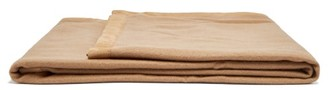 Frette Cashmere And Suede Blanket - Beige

==

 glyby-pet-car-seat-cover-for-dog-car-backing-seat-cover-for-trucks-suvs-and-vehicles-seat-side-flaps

* * *

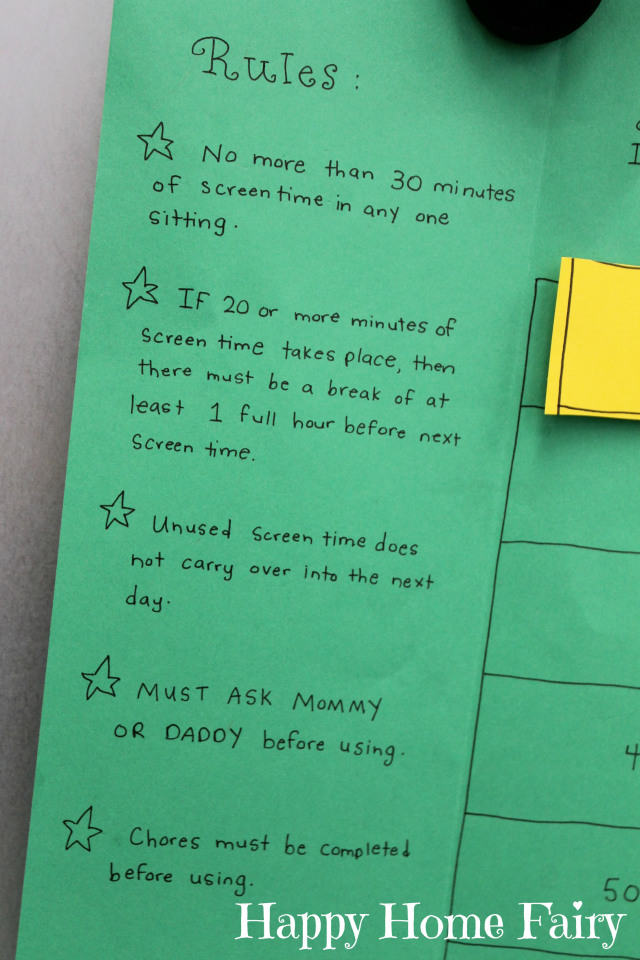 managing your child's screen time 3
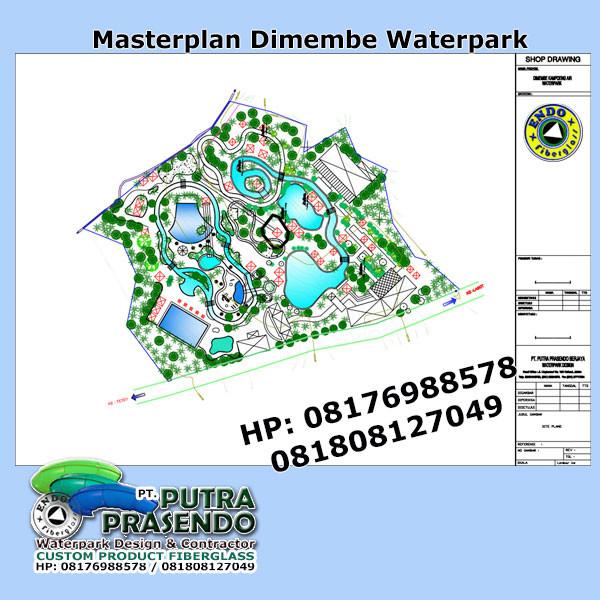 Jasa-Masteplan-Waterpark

■ **DESCRIPTION OF THE TASK**: Go to the line above that contains "managing your child's screen time 3" and reproduce everything exactly from there through the line that contains "Jasa-Masteplan-Waterpark", leaving out the pictures.

■ **TASK SOLUTION**:
 managing your child's screen time 3
 Jasa-Masteplan-Waterpark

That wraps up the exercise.